#### Given data ####

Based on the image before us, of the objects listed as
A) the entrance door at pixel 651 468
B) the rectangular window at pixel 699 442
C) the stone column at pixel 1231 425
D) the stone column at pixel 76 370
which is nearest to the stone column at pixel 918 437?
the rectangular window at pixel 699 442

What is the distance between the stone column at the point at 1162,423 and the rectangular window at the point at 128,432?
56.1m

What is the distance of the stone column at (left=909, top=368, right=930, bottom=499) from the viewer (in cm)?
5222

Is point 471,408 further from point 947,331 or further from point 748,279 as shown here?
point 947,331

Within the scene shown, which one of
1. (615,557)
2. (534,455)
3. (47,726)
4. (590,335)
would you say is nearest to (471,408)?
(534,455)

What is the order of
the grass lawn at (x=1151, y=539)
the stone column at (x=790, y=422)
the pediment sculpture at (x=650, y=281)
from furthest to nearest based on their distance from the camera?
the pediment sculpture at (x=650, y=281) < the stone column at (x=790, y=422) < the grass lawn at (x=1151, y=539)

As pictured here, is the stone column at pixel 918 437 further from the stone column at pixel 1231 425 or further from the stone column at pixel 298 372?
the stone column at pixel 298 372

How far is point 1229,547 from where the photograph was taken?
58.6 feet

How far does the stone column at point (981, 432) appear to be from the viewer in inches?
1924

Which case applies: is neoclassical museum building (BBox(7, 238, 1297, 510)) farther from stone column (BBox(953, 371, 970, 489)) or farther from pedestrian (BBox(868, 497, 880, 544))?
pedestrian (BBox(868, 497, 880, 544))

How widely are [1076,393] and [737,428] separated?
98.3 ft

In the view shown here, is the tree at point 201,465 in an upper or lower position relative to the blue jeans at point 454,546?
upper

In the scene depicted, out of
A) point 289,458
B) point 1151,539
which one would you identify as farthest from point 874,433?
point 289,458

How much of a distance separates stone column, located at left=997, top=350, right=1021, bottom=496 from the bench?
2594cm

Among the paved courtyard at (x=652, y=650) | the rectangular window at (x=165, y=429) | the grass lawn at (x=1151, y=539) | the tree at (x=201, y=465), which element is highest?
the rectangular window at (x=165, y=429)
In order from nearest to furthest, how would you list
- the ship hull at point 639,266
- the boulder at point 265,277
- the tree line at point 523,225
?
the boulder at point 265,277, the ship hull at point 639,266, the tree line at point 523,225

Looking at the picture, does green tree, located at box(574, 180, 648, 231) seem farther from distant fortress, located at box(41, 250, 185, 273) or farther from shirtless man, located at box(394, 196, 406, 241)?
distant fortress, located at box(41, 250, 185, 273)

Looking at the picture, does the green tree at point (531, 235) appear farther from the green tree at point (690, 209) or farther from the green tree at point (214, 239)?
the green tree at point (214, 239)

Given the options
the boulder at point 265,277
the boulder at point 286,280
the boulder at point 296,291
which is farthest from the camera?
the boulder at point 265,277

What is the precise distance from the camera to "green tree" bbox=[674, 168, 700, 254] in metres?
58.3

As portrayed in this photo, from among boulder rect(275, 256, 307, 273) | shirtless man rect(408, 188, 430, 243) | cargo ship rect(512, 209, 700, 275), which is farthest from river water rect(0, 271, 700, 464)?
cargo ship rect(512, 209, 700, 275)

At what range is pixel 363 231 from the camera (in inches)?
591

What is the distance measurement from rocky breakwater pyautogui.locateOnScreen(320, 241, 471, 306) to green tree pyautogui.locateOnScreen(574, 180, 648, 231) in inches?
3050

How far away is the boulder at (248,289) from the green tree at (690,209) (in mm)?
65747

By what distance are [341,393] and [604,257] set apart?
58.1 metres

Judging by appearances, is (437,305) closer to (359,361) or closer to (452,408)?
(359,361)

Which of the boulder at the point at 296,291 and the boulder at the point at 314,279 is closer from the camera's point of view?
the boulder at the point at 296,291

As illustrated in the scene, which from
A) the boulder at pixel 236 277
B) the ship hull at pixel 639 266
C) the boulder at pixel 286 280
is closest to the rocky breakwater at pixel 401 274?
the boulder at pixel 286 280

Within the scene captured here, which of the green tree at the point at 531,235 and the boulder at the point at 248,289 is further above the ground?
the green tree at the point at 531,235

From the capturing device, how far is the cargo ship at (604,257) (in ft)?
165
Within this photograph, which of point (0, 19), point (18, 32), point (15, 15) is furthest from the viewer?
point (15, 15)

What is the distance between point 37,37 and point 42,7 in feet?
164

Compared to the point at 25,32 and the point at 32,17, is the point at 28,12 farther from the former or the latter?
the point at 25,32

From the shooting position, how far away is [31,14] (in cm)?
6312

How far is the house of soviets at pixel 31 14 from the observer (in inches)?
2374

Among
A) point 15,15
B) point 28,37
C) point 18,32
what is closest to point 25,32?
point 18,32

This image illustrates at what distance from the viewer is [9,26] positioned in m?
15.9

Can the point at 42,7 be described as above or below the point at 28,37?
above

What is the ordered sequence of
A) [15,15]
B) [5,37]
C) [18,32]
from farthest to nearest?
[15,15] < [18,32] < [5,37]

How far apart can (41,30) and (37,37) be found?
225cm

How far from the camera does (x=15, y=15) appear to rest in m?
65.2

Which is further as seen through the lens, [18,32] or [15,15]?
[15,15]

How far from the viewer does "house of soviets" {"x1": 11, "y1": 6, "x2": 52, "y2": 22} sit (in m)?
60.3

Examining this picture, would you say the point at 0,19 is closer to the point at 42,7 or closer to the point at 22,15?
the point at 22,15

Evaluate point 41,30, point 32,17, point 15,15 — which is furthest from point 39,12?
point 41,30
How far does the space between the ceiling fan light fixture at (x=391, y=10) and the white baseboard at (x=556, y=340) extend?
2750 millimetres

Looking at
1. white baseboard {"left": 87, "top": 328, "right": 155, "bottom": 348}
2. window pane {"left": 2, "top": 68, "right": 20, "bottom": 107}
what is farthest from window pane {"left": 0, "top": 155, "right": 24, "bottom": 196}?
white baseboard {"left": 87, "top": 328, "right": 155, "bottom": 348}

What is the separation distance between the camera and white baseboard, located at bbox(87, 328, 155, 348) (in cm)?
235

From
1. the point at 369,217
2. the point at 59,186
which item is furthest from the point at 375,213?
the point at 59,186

####

**Task goal:**
Convert the entries above into a JSON list of strings, with one string for each line and blank lines left out.

**Full response:**
[
  "Based on the image before us, of the objects listed as",
  "A) the entrance door at pixel 651 468",
  "B) the rectangular window at pixel 699 442",
  "C) the stone column at pixel 1231 425",
  "D) the stone column at pixel 76 370",
  "which is nearest to the stone column at pixel 918 437?",
  "the rectangular window at pixel 699 442",
  "What is the distance between the stone column at the point at 1162,423 and the rectangular window at the point at 128,432?",
  "56.1m",
  "What is the distance of the stone column at (left=909, top=368, right=930, bottom=499) from the viewer (in cm)?",
  "5222",
  "Is point 471,408 further from point 947,331 or further from point 748,279 as shown here?",
  "point 947,331",
  "Within the scene shown, which one of",
  "1. (615,557)",
  "2. (534,455)",
  "3. (47,726)",
  "4. (590,335)",
  "would you say is nearest to (471,408)?",
  "(534,455)",
  "What is the order of",
  "the grass lawn at (x=1151, y=539)",
  "the stone column at (x=790, y=422)",
  "the pediment sculpture at (x=650, y=281)",
  "from furthest to nearest based on their distance from the camera?",
  "the pediment sculpture at (x=650, y=281) < the stone column at (x=790, y=422) < the grass lawn at (x=1151, y=539)",
  "As pictured here, is the stone column at pixel 918 437 further from the stone column at pixel 1231 425 or further from the stone column at pixel 298 372?",
  "the stone column at pixel 298 372",
  "How far is point 1229,547 from where the photograph was taken?",
  "58.6 feet",
  "How far does the stone column at point (981, 432) appear to be from the viewer in inches?",
  "1924",
  "Which case applies: is neoclassical museum building (BBox(7, 238, 1297, 510)) farther from stone column (BBox(953, 371, 970, 489)) or farther from pedestrian (BBox(868, 497, 880, 544))?",
  "pedestrian (BBox(868, 497, 880, 544))",
  "How widely are [1076,393] and [737,428] separated?",
  "98.3 ft",
  "In the view shown here, is the tree at point 201,465 in an upper or lower position relative to the blue jeans at point 454,546?",
  "upper",
  "In the scene depicted, out of",
  "A) point 289,458",
  "B) point 1151,539",
  "which one would you identify as farthest from point 874,433?",
  "point 289,458",
  "How much of a distance separates stone column, located at left=997, top=350, right=1021, bottom=496 from the bench?",
  "2594cm",
  "Among the paved courtyard at (x=652, y=650) | the rectangular window at (x=165, y=429) | the grass lawn at (x=1151, y=539) | the tree at (x=201, y=465), which element is highest?",
  "the rectangular window at (x=165, y=429)",
  "In order from nearest to furthest, how would you list",
  "- the ship hull at point 639,266",
  "- the boulder at point 265,277",
  "- the tree line at point 523,225",
  "?",
  "the boulder at point 265,277, the ship hull at point 639,266, the tree line at point 523,225",
  "Looking at the picture, does green tree, located at box(574, 180, 648, 231) seem farther from distant fortress, located at box(41, 250, 185, 273) or farther from shirtless man, located at box(394, 196, 406, 241)?",
  "distant fortress, located at box(41, 250, 185, 273)",
  "Looking at the picture, does the green tree at point (531, 235) appear farther from the green tree at point (690, 209) or farther from the green tree at point (214, 239)?",
  "the green tree at point (214, 239)",
  "Given the options",
  "the boulder at point 265,277",
  "the boulder at point 286,280",
  "the boulder at point 296,291",
  "which is farthest from the camera?",
  "the boulder at point 265,277",
  "What is the precise distance from the camera to \"green tree\" bbox=[674, 168, 700, 254] in metres?",
  "58.3",
  "As portrayed in this photo, from among boulder rect(275, 256, 307, 273) | shirtless man rect(408, 188, 430, 243) | cargo ship rect(512, 209, 700, 275), which is farthest from river water rect(0, 271, 700, 464)?",
  "cargo ship rect(512, 209, 700, 275)",
  "At what range is pixel 363 231 from the camera (in inches)?",
  "591",
  "What is the distance measurement from rocky breakwater pyautogui.locateOnScreen(320, 241, 471, 306) to green tree pyautogui.locateOnScreen(574, 180, 648, 231) in inches?",
  "3050",
  "How far away is the boulder at (248,289) from the green tree at (690,209) (in mm)?",
  "65747",
  "By what distance are [341,393] and [604,257] set apart?",
  "58.1 metres",
  "Judging by appearances, is (437,305) closer to (359,361) or closer to (452,408)?",
  "(359,361)",
  "Which of the boulder at the point at 296,291 and the boulder at the point at 314,279 is closer from the camera's point of view?",
  "the boulder at the point at 296,291",
  "As illustrated in the scene, which from",
  "A) the boulder at pixel 236 277",
  "B) the ship hull at pixel 639 266",
  "C) the boulder at pixel 286 280",
  "is closest to the rocky breakwater at pixel 401 274?",
  "the boulder at pixel 286 280",
  "Within the scene captured here, which of the green tree at the point at 531,235 and the boulder at the point at 248,289 is further above the ground?",
  "the green tree at the point at 531,235",
  "From the capturing device, how far is the cargo ship at (604,257) (in ft)?",
  "165",
  "Within this photograph, which of point (0, 19), point (18, 32), point (15, 15) is furthest from the viewer?",
  "point (15, 15)",
  "What is the distance between point 37,37 and point 42,7 in feet?",
  "164",
  "Compared to the point at 25,32 and the point at 32,17, is the point at 28,12 farther from the former or the latter?",
  "the point at 25,32",
  "From the shooting position, how far away is [31,14] (in cm)?",
  "6312",
  "How far is the house of soviets at pixel 31 14 from the observer (in inches)?",
  "2374",
  "Among",
  "A) point 15,15",
  "B) point 28,37",
  "C) point 18,32",
  "what is closest to point 25,32?",
  "point 18,32",
  "This image illustrates at what distance from the viewer is [9,26] positioned in m?",
  "15.9",
  "Can the point at 42,7 be described as above or below the point at 28,37?",
  "above",
  "What is the ordered sequence of",
  "A) [15,15]",
  "B) [5,37]",
  "C) [18,32]",
  "from farthest to nearest?",
  "[15,15] < [18,32] < [5,37]",
  "How far apart can (41,30) and (37,37) be found?",
  "225cm",
  "How far from the camera does (x=15, y=15) appear to rest in m?",
  "65.2",
  "Which is further as seen through the lens, [18,32] or [15,15]?",
  "[15,15]",
  "How far from the viewer does \"house of soviets\" {\"x1\": 11, \"y1\": 6, \"x2\": 52, \"y2\": 22} sit (in m)?",
  "60.3",
  "Examining this picture, would you say the point at 0,19 is closer to the point at 42,7 or closer to the point at 22,15?",
  "the point at 22,15",
  "Evaluate point 41,30, point 32,17, point 15,15 — which is furthest from point 39,12?",
  "point 41,30",
  "How far does the space between the ceiling fan light fixture at (x=391, y=10) and the white baseboard at (x=556, y=340) extend?",
  "2750 millimetres",
  "Looking at",
  "1. white baseboard {\"left\": 87, \"top\": 328, \"right\": 155, \"bottom\": 348}",
  "2. window pane {\"left\": 2, \"top\": 68, \"right\": 20, \"bottom\": 107}",
  "what is farthest from window pane {\"left\": 0, \"top\": 155, \"right\": 24, \"bottom\": 196}?",
  "white baseboard {\"left\": 87, \"top\": 328, \"right\": 155, \"bottom\": 348}",
  "What is the separation distance between the camera and white baseboard, located at bbox(87, 328, 155, 348) (in cm)?",
  "235",
  "From",
  "1. the point at 369,217",
  "2. the point at 59,186",
  "which item is furthest from the point at 375,213?",
  "the point at 59,186"
]